*TAREFA 1:*
Com base no texto sobre o setor elétrico, responda:
(a) De quem eram as posições pessoais que, dentro da Aneel, se opuseram à tarifa em dólar?
(b) Que tipo de planejamento passou a ser feito depois do fim do planejamento do setor?
(c) Em que mês e ano algumas campanhas para a redução do consumo não foram aprovadas pelo conselho do ONS?
*TAREFA 2:*
Diga se cada afirmação concorda com o texto sobre o setor elétrico. Responda sim ou não e cite as palavras do texto que decidem.
(a) A linha Sudeste/Nordeste foi feita mais por insistência da Eletrobrás do que por uma política natural.
(b) O texto defende a independência das agências.
(c) Os contratos iniciais estavam subdimensionados quando as distribuidoras os assinaram.

------ TEXTO DO DOCUMENTO ------

Cito aqui, Senador César Borges, o caso daquela linha de transmissão feita pelo Governo Federal, quando V. Exª era Governador estadual. Hoje, a linha fundamental é a que leva energia do Sudeste para a Bahia, a linha Sudeste/Nordeste, que foi feita muito mais por insistência da Eletrobrás do que por uma política natural. E, não fosse essa linha, que não foi feita pelo caminho normal, daquilo que seria listado pela Aneel, haveria racionamento ainda hoje no Nordeste.

Essa questão de não se poder ditar a política impediu que muita coisa fosse feita e colaborou, certamente, para a crise.

Em vários momentos, a Aneel confundiu autonomia com independência. Essas agências têm de ser autônomas. Defendo a autonomia não só da Aneel, mas de todas as agências, mas não se pode confundir autonomia com independência, e, ao fazê-lo, geram-se problemas. A independência foi demonstrada no que caracterizou o caso das térmicas a gás natural. Se tivesse sido feito o programa prioritário de termoeletricidade em tempo certo, ter-se-ia evitado o racionamento. Essa não é só uma opinião minha, é a opinião da Ministra Dilma Rousseff e de muitos especialistas do setor. Ali o impedimento nasceu dentro da própria Aneel, com posições pessoais de diretores contra o problema de a tarifa ser em dólar, como já existia no caso de Itaipu e também nas térmicas e como existe hoje.

O quarto ponto que trouxe problemas foi o fim do planejamento do setor. Hoje, ele volta a ser proposto com essa Medida Provisória nº 145, por meio de uma empresa. Mas, com o fim do planejamento, o Ministério de Minas e Energia deixou de ser responsável por um planejamento determinativo. Planejava-se, e se iam buscar recursos, de forma a implementar aquela necessidade de energia. E se passou a fazer um planejamento indicativo: apenas se indicava ao mercado aquilo de que o País precisava. E as forças de mercado é que deveriam, então, providenciar o suprimento dessa energia, como nos tempos da “mão invisível” de Adam Smith, como se isso viesse também a funcionar no sistema elétrico, o que não funcionou.

O quinto ponto é o que chamo de “falha de concepção”: a independência do ONS. Tendo passado toda a operação do sistema para o recém criado Operador Nacional do Sistema Elétrico, privado, autônomo e independente, perdeu-se até a capacidade de controlar o consumo. Algumas campanhas para a redução do consumo em outubro de 2002 não foram aprovadas pelo conselho do ONS. Esse é um outro ponto que deve ser levado em consideração quando se analisa um novo modelo.

O sexto ponto em relação à falha de concepção é que os contratos iniciais estavam superdimensionados quando as distribuidoras os assinaram. Havia uma energia no papel que não correspondia à realidade. As distribuidoras, então, nesse momento, por várias outras razões, não investiram no setor, não fizeram o papel que estava reservado dentro dessa nova concepção de mercado e não forneceram os PPAs. A energia não veio, e houve racionamento.

------ DADOS COLETADOS ------

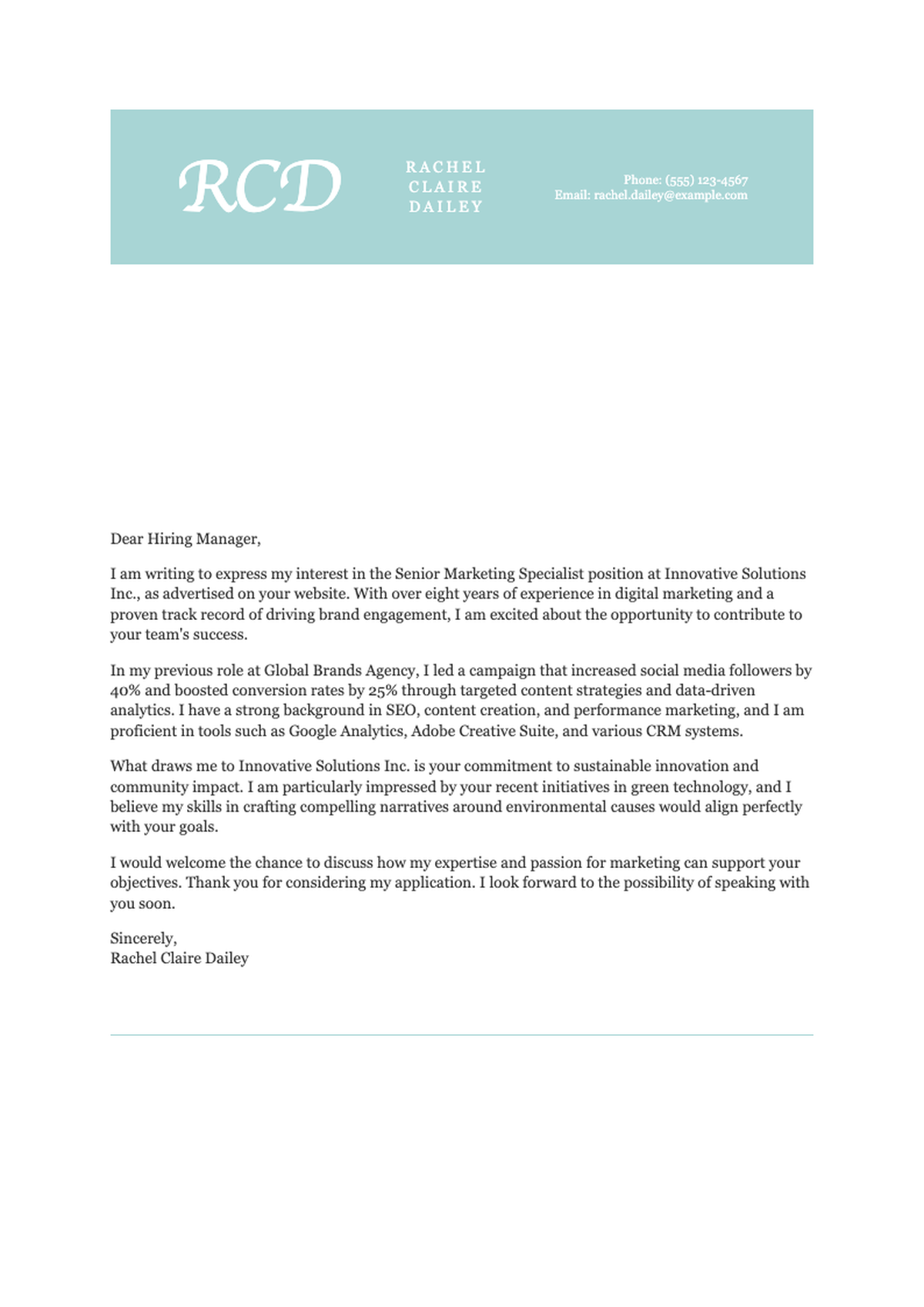 AI Formatter - Free Letterhead Templates & Examples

------

*SOLUÇÃO 1:*
(a) De diretores da própria Aneel.
(b) Um planejamento indicativo.
(c) Em outubro de 2002.

*SOLUÇÃO 2:*
(a) Sim: "que foi feita muito mais por insistência da Eletrobrás do que por uma política natural"
(b) Não: "não se pode confundir autonomia com independência, e, ao fazê-lo, geram-se problemas"
(c) Não: "os contratos iniciais estavam superdimensionados quando as distribuidoras os assinaram"